10  Operator Metadata and Specifications

This chapter covers the operator.json file, which defines your operator’s metadata, parameters, and formal specifications. This file is crucial for operator discovery, parameter configuration, and ensuring proper integration with Tercen’s type system and ontology.

What You’ll Learn
  • Structure and purpose of operator.json
  • Metadata configuration best practices
  • Parameter property definitions
  • Input and output specifications
  • Ontology mapping and semantic descriptions
  • Validation and testing of specifications

10.1 Overview of operator.json

The operator.json file serves multiple critical functions:

  • Metadata: Provides name, description, tags, and authorship information
  • Parameters: Defines user-configurable properties with types and defaults
  • Specifications: Formally describes input requirements and output guarantees
  • Discovery: Enables search and categorization in operator libraries
  • Validation: Ensures type safety and proper data flow

10.2 Basic Structure

Every operator.json file follows this fundamental structure:

{
  "name": "Your Operator Name",
  "description": "Brief description of what the operator does",
  "tags": ["category1", "category2"],
  "authors": ["author"],
  "urls": ["https://github.com/username/repository"],
  "properties": [
    // Parameter definitions
  ],
  "operatorSpec": {
    // Formal input/output specifications
  }
}

10.3 Metadata Configuration

10.3.1 Basic Metadata Fields

The metadata section provides essential information about your operator:

{
  "name": "Cell Statistics",
  "description": "Calculate comprehensive statistical summaries (mean, std dev, count) for each cell in the data projection",
  "tags": [
    "statistics",
    "descriptive statistics", 
    "summary",
    "quality control"
  ],
  "authors": [
    "Your Name"
  ],
  "urls": [
    "https://github.com/yourusername/cell_statistics_operator"
  ]
}

10.3.2 Metadata Best Practices

Field Guidelines Examples
name Concise, descriptive, title case “Linear Regression”, “PCA Analysis”, “Data Quality Check”
description One sentence explaining purpose “Calculate…” “Perform…” “Identify…”
tags Relevant categories for discovery “statistics”, “machine learning”, “visualization”
authors Name and email format “John Doe
urls Repository and documentation links GitHub repo, documentation sites
Tagging Strategy

Use a mix of broad categories (“statistics”, “visualization”) and specific terms (“regression”, “clustering”) to improve discoverability while maintaining precision.

10.4 Parameter Properties

Parameters allow users to customize operator behavior. Each parameter is defined as a property with specific type, default value, and validation rules. If you’re not familiar with operator properties, they were covered in the previous chapter.

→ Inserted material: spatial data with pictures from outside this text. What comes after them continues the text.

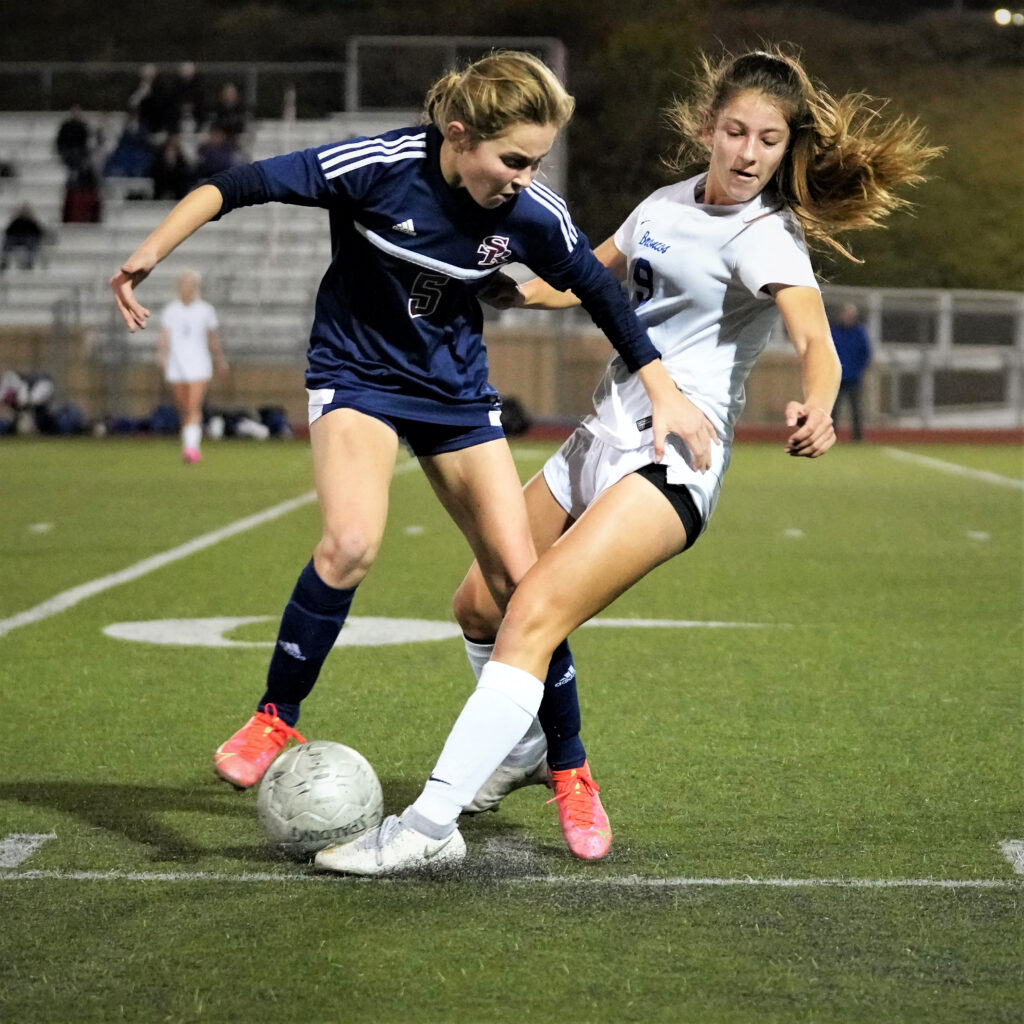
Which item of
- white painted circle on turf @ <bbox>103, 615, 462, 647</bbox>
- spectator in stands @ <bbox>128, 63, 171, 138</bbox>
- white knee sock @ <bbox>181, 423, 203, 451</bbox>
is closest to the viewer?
white painted circle on turf @ <bbox>103, 615, 462, 647</bbox>

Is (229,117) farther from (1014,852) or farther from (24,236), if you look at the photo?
(1014,852)

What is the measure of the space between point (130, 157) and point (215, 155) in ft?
7.41

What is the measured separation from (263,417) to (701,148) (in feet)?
66.4

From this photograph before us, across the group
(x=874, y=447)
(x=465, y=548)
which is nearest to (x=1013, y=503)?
(x=465, y=548)

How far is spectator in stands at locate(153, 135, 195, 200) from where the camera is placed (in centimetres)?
2936

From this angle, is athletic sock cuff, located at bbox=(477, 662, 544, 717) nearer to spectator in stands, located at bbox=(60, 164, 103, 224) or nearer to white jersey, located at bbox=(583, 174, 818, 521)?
white jersey, located at bbox=(583, 174, 818, 521)

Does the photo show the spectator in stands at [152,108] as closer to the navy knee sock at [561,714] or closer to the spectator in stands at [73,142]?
the spectator in stands at [73,142]

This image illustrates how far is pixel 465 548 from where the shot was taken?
11047 millimetres

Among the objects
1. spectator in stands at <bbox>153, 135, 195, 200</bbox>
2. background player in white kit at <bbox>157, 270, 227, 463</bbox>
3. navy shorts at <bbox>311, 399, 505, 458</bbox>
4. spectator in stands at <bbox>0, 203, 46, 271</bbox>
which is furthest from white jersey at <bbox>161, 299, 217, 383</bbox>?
navy shorts at <bbox>311, 399, 505, 458</bbox>

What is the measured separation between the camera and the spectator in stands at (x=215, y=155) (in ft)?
95.8

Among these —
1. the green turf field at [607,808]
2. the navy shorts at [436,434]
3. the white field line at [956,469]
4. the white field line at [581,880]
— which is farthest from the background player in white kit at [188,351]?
the white field line at [581,880]

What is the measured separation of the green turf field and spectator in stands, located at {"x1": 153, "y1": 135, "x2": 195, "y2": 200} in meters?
20.4

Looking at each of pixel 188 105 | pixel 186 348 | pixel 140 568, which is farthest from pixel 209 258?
pixel 140 568

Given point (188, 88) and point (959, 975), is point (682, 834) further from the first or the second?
point (188, 88)
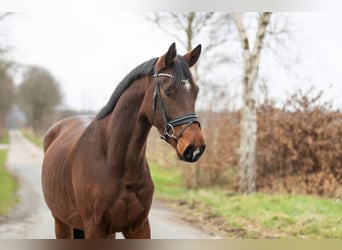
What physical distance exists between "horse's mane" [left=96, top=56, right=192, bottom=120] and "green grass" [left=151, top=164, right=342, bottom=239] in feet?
4.37

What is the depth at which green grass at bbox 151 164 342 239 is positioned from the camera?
10.3ft

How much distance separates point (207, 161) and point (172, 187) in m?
0.73

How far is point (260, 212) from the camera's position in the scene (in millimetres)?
3344

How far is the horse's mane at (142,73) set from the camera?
5.60 feet

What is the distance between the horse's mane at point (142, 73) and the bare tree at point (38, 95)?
136cm

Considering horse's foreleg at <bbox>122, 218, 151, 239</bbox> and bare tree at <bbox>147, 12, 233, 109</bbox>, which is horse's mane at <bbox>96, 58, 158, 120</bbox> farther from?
bare tree at <bbox>147, 12, 233, 109</bbox>

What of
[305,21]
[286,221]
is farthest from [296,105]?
[286,221]

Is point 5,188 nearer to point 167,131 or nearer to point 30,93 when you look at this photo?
point 30,93

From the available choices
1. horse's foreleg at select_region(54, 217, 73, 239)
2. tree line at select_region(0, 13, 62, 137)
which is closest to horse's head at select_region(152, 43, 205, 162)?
horse's foreleg at select_region(54, 217, 73, 239)

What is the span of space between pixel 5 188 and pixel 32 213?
339 mm

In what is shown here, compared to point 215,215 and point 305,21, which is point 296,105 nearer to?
point 305,21

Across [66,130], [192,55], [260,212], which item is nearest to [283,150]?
[260,212]

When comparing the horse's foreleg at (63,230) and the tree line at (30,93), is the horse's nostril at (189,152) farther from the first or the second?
the tree line at (30,93)

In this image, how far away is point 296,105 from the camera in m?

10.5 Operator Specifications

The operatorSpec section formally describes your operator’s input requirements using Tercen’s ontology system.

10.5.1 Basic Specification Structure

{
  "operatorSpec": {
    "kind": "OperatorSpec",
    "ontologyUri": "https://tercen.com/_ontology/tercen",
    "ontologyVersion": "0.0.1",
    "inputSpecs": [
      // Input specifications
    ],
    "outputSpecs": [
      // Output specifications  
    ]
  }
}

10.5.2 Input Specifications

Input specs define what data your operator expects using the crosstab projection model:

{
  "inputSpecs": [
    {
      "kind": "CrosstabSpec",
      "metaFactors": [
        {
          "kind": "MetaFactor",
          "name": "Sample",
          "type": "",
          "description": "Sample identifiers for grouping observations",
          "ontologyMapping": "sample",
          "crosstabMapping": "row",
          "cardinality": "1..n",
          "factors": []
        },
        {
          "kind": "MetaFactor", 
          "name": "Variable",
          "type": "",
          "description": "Variable identifiers for measurement types",
          "ontologyMapping": "variable",
          "crosstabMapping": "column",
          "cardinality": "1..n",
          "factors": []
        }
      ],
      "axis": [
        {
          "kind": "AxisSpec",
          "metaFactors": [
            {
              "kind": "MetaFactor",
              "name": "Measurement",
              "type": "numeric",
              "description": "Numeric values for statistical computation",
              "ontologyMapping": "measurement",
              "crosstabMapping": "y",
              "cardinality": "1..n",
              "factors": []
            }
          ]
        }
      ]
    }
  ]
}

10.5.3 Understanding MetaFactors

MetaFactors define the semantic meaning of data elements:

Field Purpose Examples
name Human-readable identifier “Sample”, “Gene”, “Time Point”
type Data type constraint “numeric”, “categorical”, “” (any)
description Detailed explanation “Gene expression measurements”
ontologyMapping Semantic category “sample”, “variable”, “measurement”
crosstabMapping Projection component “row”, “column”, “y”, “x”, “color”, “label”
cardinality Required quantity “1” (exactly one), “1..n” (one or more), “0..1” (optional)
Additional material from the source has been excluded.